The answer, it seems, is good bad. It’s become quite popular which is good, but because it’s become so popular the town is rolling out changes to make it more shitty and less convenient for the people who need it the most, which is bad.

In 2017, the growing Toronto exurb of Innisfil, Ontario, became one of the first towns in the world to subsidize Uber rides in lieu of a traditional bus. Riders could pay a flat fare of just $3-$5 to travel to community hubs in the backseat of a car, or get $5 off regular fares to other destinations in and around town.
People loved it. By the end of the Uber program’s first full year of service, they were taking 8,000 trips a month. Riders like 20-year-old Holley Hudson, who works for daycare programs at YMCAs around the area, relied on it heavily, since she doesn’t drive. To get to the college course practicums she was taking when the service launched, “I used Ubers on a Wednesday, Thursday, Friday basis,” she said.
Now “Innisfil Transit” is changing its structure. As of April 1, flat fares for the city-brokered Ubers rose by $1. Trip discounts dropped to $4, and a 30-ride monthly cap was implemented. Town leaders say this will allow Innisfil to continue to cover costs.
But Hudson and others see the changes as harmful, and a strange way of declaring success.

The trip cap in particular bothers Hudson, who continues to rely on the Uber service as her primary mode of transportation. She expects that she’ll burn through her allotted 30 trips in a couple of weeks. The city has an application for residents to qualify for an extra 20 trips per month, but Hudson doesn’t plan to file. She’s opposed to the idea on principle.
“I would never get on a bus in Toronto and hear the driver say, ‘Sorry, but you’ve hit your cap,’” Hudson said. “Uber was supposed to be our bus.”

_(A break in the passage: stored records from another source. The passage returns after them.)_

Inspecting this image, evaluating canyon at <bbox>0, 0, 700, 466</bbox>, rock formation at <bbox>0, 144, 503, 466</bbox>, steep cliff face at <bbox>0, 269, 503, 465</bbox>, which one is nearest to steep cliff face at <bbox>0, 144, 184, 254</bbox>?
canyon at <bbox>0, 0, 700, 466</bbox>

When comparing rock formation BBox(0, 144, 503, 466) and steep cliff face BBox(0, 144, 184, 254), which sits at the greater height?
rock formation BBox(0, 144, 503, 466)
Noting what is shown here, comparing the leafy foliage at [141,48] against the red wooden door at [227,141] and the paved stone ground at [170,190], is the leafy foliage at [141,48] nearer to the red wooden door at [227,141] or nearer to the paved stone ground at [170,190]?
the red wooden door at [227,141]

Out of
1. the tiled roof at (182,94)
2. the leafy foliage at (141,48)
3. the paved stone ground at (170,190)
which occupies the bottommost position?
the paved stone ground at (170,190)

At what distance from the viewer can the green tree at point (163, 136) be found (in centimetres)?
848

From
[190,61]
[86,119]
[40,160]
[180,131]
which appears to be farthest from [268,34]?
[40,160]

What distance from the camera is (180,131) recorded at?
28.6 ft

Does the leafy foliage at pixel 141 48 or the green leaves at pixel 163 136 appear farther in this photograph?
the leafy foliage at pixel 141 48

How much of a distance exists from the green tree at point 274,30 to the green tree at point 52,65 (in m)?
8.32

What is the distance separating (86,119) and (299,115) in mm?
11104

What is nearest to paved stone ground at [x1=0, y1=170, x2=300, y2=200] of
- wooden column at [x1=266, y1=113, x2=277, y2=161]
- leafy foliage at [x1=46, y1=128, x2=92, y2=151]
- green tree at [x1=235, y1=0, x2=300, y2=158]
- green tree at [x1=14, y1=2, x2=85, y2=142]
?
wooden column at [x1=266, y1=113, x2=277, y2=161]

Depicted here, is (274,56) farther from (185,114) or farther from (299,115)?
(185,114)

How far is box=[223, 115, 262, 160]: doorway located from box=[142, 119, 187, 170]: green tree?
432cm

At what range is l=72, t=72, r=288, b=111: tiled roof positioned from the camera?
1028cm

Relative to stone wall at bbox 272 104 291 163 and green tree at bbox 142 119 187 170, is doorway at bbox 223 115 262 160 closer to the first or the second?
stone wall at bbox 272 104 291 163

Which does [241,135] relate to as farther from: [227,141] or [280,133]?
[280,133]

Why you would institute a completely arbitrary and stingy trip cap instead of going the bus pass route where people pay for X number of rides up front with an option to buy more is beyond me, but I’m not going to pretend to understand the inner workings of the deal between Uber and the town.

What I do understand, though, is that 30 rides per month is a number low enough to almost render the entire service useless. If you work five days a week, that’s two trips per day, or ten trips per week. At that rate, if we assume a month is four weeks long, you’re running out of rides an entire week short. And that’s just doing one thing. Heaven help you if you need to buy food or wish to have any sort of a life.

Had they just changed the fee structure people might have complained, but it could have been justified somewhat by saying listen, this grew much more quickly than any of us expected so we have to make some adjustments or risk going massively over budget and running the whole damn place into the poorhouse.

Obviously the townsfolk love it and people with the planning department are still saying that it’s working out to be a better value than a proper bus system would have been, so there has to be some kind of answer to this problem. Whether that’s taking my suggestion and selling fare cards at a rate that helps you better absorb costs or getting tougher with Uber come negotiation time, I hope they can figure it out.